EXERCISE PROMPT: Count, please, the lines in the listing below that contain "site", and reply with the count only.
-*-
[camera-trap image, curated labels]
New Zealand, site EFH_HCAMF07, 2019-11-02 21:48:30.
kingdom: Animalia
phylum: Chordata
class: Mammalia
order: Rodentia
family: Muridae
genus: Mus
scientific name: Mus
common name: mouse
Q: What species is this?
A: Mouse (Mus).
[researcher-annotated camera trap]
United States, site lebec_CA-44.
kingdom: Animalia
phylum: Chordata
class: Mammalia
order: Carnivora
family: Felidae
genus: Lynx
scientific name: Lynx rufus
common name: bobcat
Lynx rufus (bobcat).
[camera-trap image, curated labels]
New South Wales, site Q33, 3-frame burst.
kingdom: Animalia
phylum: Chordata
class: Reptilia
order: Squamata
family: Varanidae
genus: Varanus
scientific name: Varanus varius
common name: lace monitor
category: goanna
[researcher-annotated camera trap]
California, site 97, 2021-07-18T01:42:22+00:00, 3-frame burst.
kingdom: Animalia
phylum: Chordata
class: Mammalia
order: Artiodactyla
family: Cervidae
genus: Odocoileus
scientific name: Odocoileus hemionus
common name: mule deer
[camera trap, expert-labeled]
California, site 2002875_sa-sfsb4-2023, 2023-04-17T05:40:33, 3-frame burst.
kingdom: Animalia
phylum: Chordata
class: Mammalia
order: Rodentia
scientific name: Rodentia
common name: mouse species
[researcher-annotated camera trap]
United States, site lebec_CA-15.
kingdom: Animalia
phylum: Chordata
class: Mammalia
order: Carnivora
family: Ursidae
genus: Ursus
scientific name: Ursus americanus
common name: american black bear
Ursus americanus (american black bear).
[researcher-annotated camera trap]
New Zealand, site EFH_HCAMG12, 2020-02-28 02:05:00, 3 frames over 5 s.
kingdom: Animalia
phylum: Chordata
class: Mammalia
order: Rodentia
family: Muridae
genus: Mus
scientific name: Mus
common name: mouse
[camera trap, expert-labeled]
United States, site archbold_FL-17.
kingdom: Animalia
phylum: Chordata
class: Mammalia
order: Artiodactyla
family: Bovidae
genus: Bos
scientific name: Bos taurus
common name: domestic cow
-*-
SOLUTION BELOW: 8